Social Credit Comes to US Shores: Consumers Denied Services Based on Shadowy “Security Ratings”

By Janet Phelan

Another blip in what appears to be subtle yet rampant discrimination levied against certain American citizens has emerged on the social radar. As reported recently here, there appears to be another scoring system—other than credit scores—which is not only encouraging but mandating private companies to withhold their regular services from certain consumers.

Sometimes referred to as a “security score,” this rating system trumps excellent credit and has resulted in numerous Americans being denied the ability to transact with Western Union, eBay and various other companies.


When A.A. tried to buy some merchandise online from Z and Z Medical, her credit card was refused.

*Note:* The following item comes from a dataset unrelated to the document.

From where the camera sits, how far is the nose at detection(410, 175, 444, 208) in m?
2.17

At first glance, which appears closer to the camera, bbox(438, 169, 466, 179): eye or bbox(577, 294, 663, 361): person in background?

According to the owner of Z and Z, stated A.A., the order was not refused due to bad credit but rather because her “security score”, which was issued by a shadowy third company, was rated as “poor/low”.  Z and Z informed her in writing, “The information provided for this order does not meet our security requirements. This order has been cancelled and the credit card transaction has been voided.”

A.A. is one of many US citizens who are now finding that they are being surveilled and “rated” and that this shadowy process and the algorithms that go into producing this “security score” are being withheld from their oversight or appeal as a matter of course.  A.A., who worked as an NSA contractor until stalking and surveillance abuse forced her out of her job, has also experienced refusals and/or blockages of service from eBay, Amazon and other companies.

When Karen Melton Stewart went to a Western Union outlet in Maryland to send a $100 to a friend abroad, the transaction was refused and she was told she would no longer be able to use Western Union to send or receive money. Subsequent communications from Western Union demanded that she remit private information to that company in order to reinstate her, including:

  • “Validation of your source of income
  • Purpose of sending or receiving funds
  • Relationship to the counter parties”

A lengthy written correspondence ensued, with Western Union referring obliquely to the USA PATRIOT Act and to a secret “private policy.” When asked to explain the “private policy,” Western Union replied that it was private and declined to elucidate.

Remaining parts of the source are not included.